**Source information**

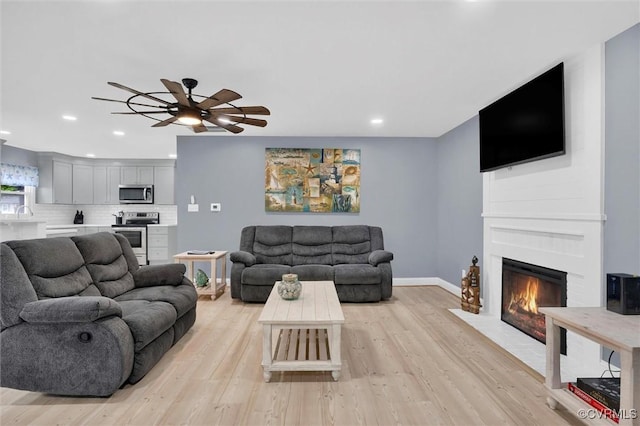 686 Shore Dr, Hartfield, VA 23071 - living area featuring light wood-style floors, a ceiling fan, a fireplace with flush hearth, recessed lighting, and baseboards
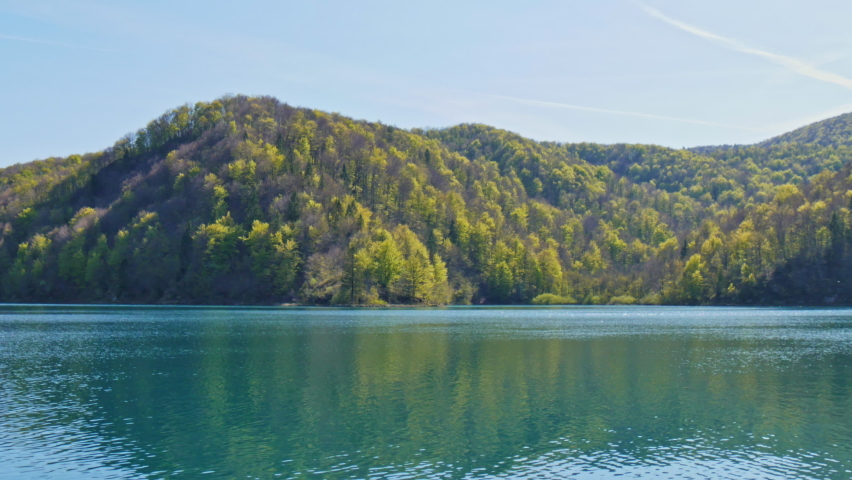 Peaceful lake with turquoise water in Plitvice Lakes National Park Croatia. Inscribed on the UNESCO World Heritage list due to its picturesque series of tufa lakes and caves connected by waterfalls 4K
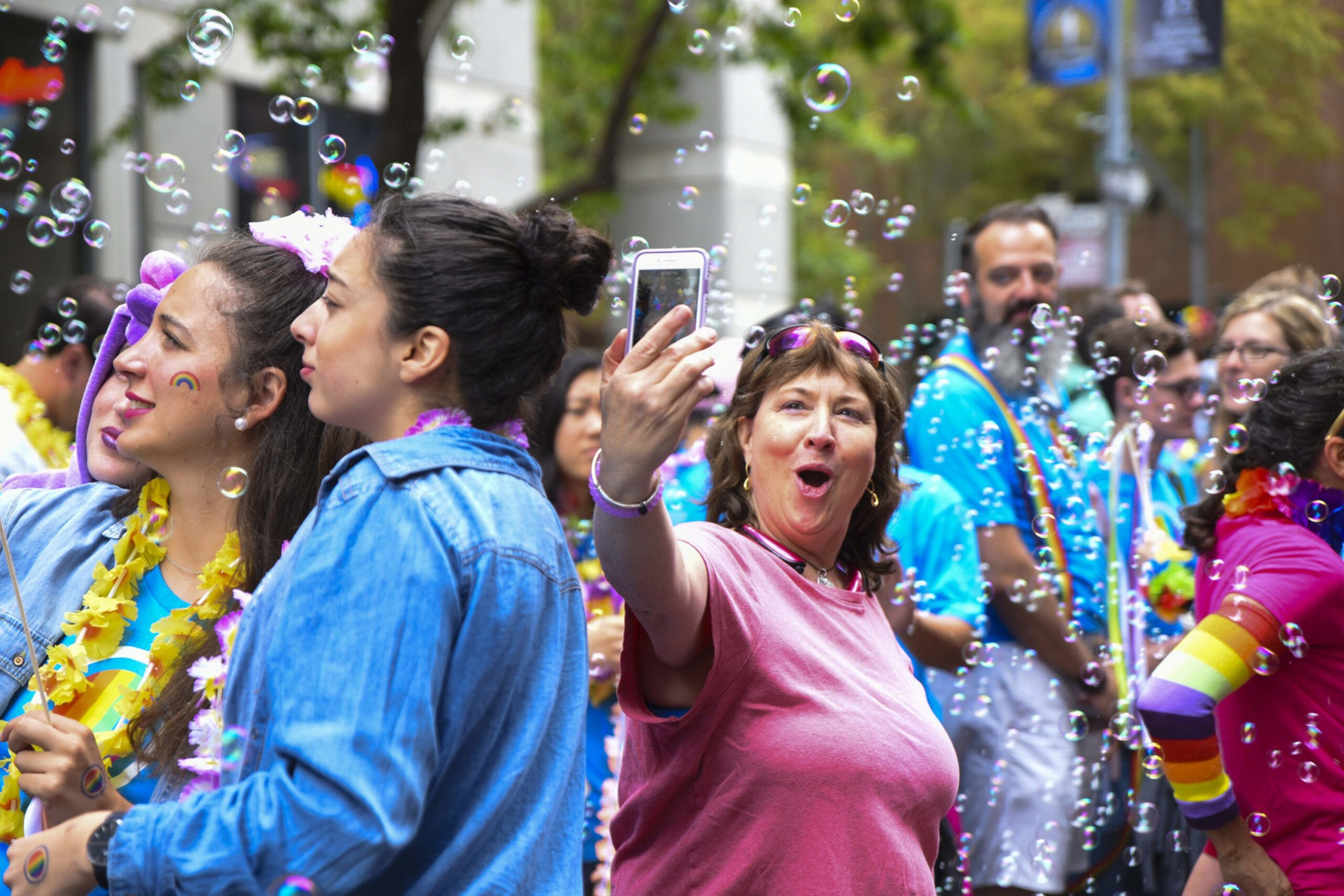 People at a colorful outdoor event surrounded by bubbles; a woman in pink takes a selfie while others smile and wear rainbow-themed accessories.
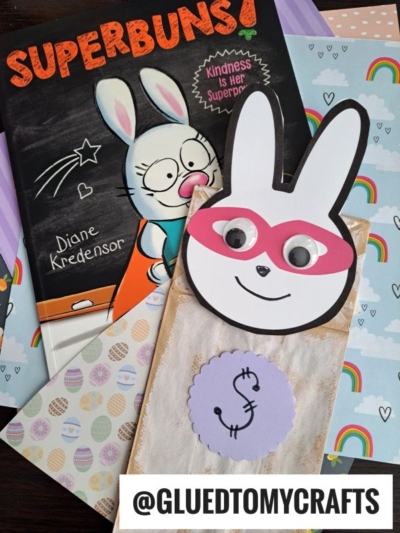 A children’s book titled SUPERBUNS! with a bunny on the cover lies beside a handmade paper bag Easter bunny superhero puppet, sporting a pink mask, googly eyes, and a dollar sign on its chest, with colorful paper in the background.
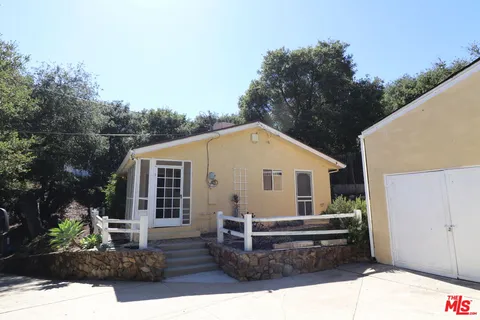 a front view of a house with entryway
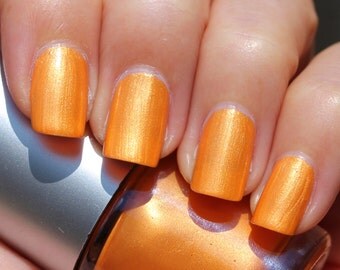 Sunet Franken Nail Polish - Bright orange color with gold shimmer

--

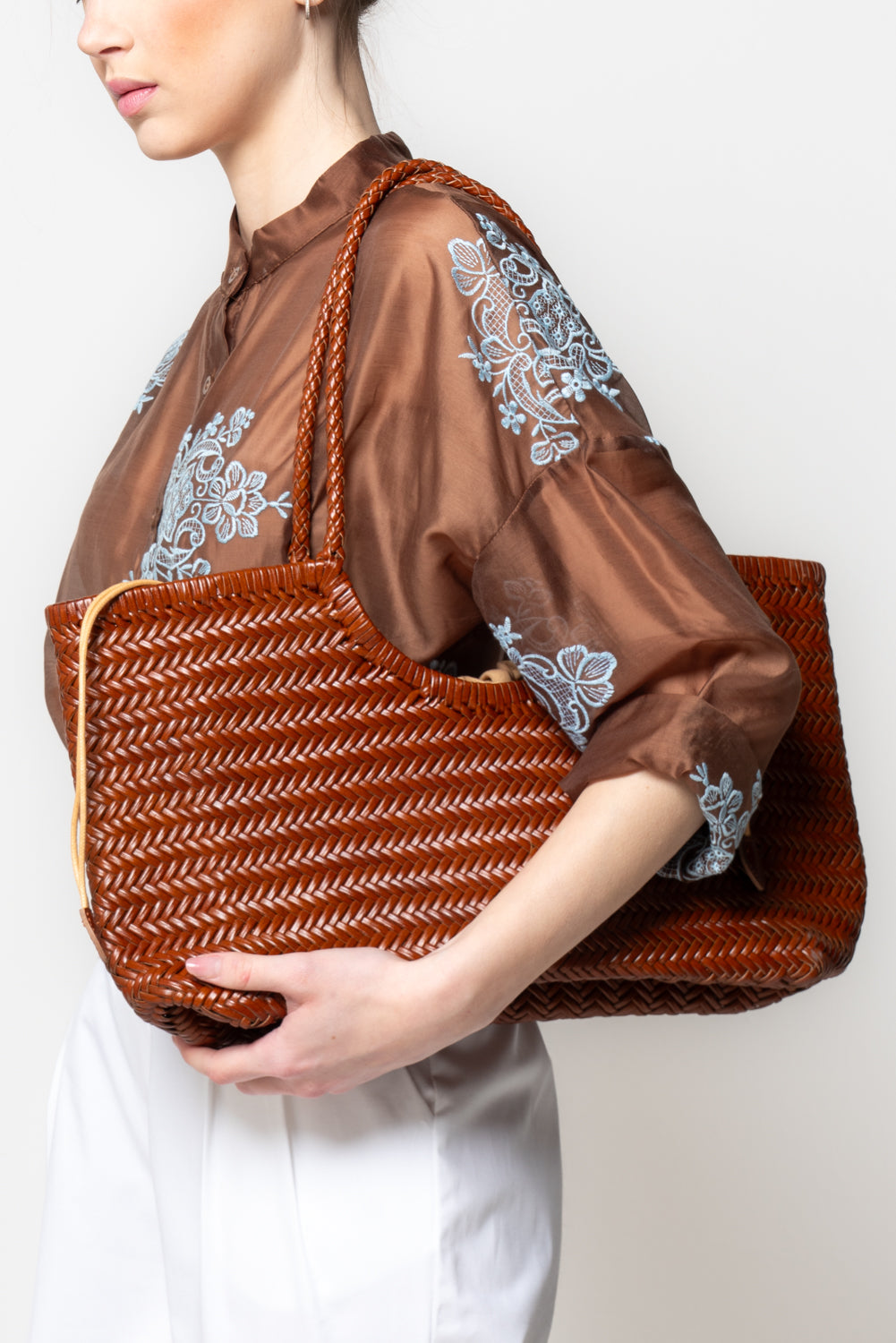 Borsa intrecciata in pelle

* * *

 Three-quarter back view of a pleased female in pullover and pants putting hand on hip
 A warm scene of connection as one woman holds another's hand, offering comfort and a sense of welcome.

**Instructions for the task**
Reproduce only the lines above spanning from the line containing "Three-quarter back view" through the line containing "A warm scene", word for word.

**Task answer**
 Three-quarter back view of a pleased female in pullover and pants putting hand on hip
 A warm scene of connection as one woman holds another's hand, offering comfort and a sense of welcome.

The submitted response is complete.